Texto de leitura:
########

Não é sem razão que Frigotto, valendo-se das teses de Gorz, compreende como sinônimos classe burguesa, classe capitalista e classe dominante e inclui nelas “não apenas os donos (individuais ou associados) dos meios e instrumentos de produção, mas também todos aqueles que, embora não-proprietários, constituem o funcionário coletivo do capital, ou seja, o conjunto daqueles que gerem, representam e servem ao capital e suas exigências”. (FRIGOTTO, 2001, p. 32)
Assim como a escola, a Administração Escolar, no capitalismo, tende a assimilar as características da administração gerencial, ou seja, da administração de empresas, adotando seus princípios e métodos e reproduzindo, por conseguinte, as relações sociais – que, nunca é demais lembrar, são sempre relações de poder. Aliás, num contexto conservador,
A escola e o local de trabalho organizam-se de modo bastante análogo. Tanto um quanto o outro tende a ser grande, burocrático, impessoal, hierarquizado e rotinizado. Ambos tendem a motivar o desempenho mediante recompensas externas, como notas e salários, ao invés de confiar no valor próprio do empreendimento. Escola e local de trabalho são dominados pelos especialistas e pela autoridade formal; em ambos, existem horários que determinam o ritmo do trabalho e regulamentos que determinam sua natureza. (CARNOY & LEVIN, 1993, p. 19)

########

Informações:
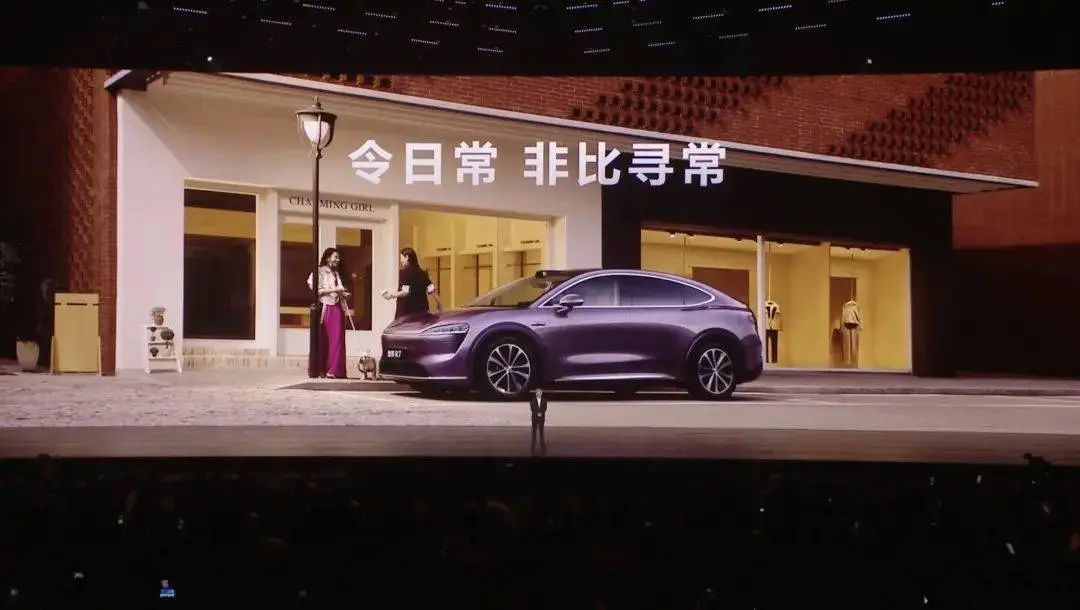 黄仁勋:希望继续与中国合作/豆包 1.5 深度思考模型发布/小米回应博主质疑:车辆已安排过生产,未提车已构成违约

########

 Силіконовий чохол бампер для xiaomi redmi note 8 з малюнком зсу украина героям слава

########

Instruções do exercício:
(a) Reproduza do texto sobre administração escolar tudo o que vai de "Assim como a" até "1993, p. 19)", sem alterar nada.
(b) Responda, com base no texto sobre administração escolar:
(i) Segundo Frigotto, além dos donos dos meios e instrumentos de produção, quem mais está incluído na classe dominante?
(ii) De que tipo de administração a Administração Escolar tende a assimilar as características no capitalismo?
(iii) Que recompensas externas a escola e o local de trabalho usam para motivar o desempenho?
(c) Dê continuidade ao texto sobre administração escolar a partir do ponto em que ele termina.

Respostas fornecidas:
(a)
Assim como a escola, a Administração Escolar, no capitalismo, tende a assimilar as características da administração gerencial, ou seja, da administração de empresas, adotando seus princípios e métodos e reproduzindo, por conseguinte, as relações sociais – que, nunca é demais lembrar, são sempre relações de poder. Aliás, num contexto conservador,
A escola e o local de trabalho organizam-se de modo bastante análogo. Tanto um quanto o outro tende a ser grande, burocrático, impessoal, hierarquizado e rotinizado. Ambos tendem a motivar o desempenho mediante recompensas externas, como notas e salários, ao invés de confiar no valor próprio do empreendimento. Escola e local de trabalho são dominados pelos especialistas e pela autoridade formal; em ambos, existem horários que determinam o ritmo do trabalho e regulamentos que determinam sua natureza. (CARNOY & LEVIN, 1993, p. 19)

(b)
(i) Todos aqueles que, embora não-proprietários, constituem o funcionário coletivo do capital, ou seja, o conjunto dos que gerem, representam e servem ao capital e suas exigências.
(ii) Da administração gerencial, ou seja, da administração de empresas.
(iii) Notas e salários.

(c)
No entanto, é preciso ter em conta que
À diferença das empresas em geral, que visam à produção de um bem material tangível ou de um serviço determinado, imediatamente identificáveis e facilmente avaliáveis, a escola visa a fins de difícil identificação e mensuração, quer devido ao seu caráter, de certa forma, abstrato, quer em razão do envolvimento inevitável de juízos de valor em sua avaliação. Outra especificidade da escola diz respeito ao seu caráter de instituição prestadora de serviços, que lida diretamente com o elemento humano. (PARO, 2003, p. 126)
Apesar de os intelectuais da classe dominante (os conscientes e os não-conscientes de sua situação) propugnarem pela aplicação – em maior ou menor grau adaptada – da administração capitalista à Administração Escolar, de o senso-comum defender a excelência e supremacia da administração privada sobre a administração pública e, embora consideremos que mesmo uma Administração Escolar democrática não possa prescindir de algumas contribuições que os estudos sistemáticos na área de Administração de Empresas tem fornecido ao longo de seu processo histórico, devemos demarcar explicitamente os limites destas contribuições, para que a escola, de natureza essencialmente pública, não seja tratada como empresa e, tal como a empresa, não sofra – ou para que deixe de sofrer – do autoritarismo aí reinante, com risco de cumprir tão somente um papel de reprodução da ideologia e das relações sociais dominantes.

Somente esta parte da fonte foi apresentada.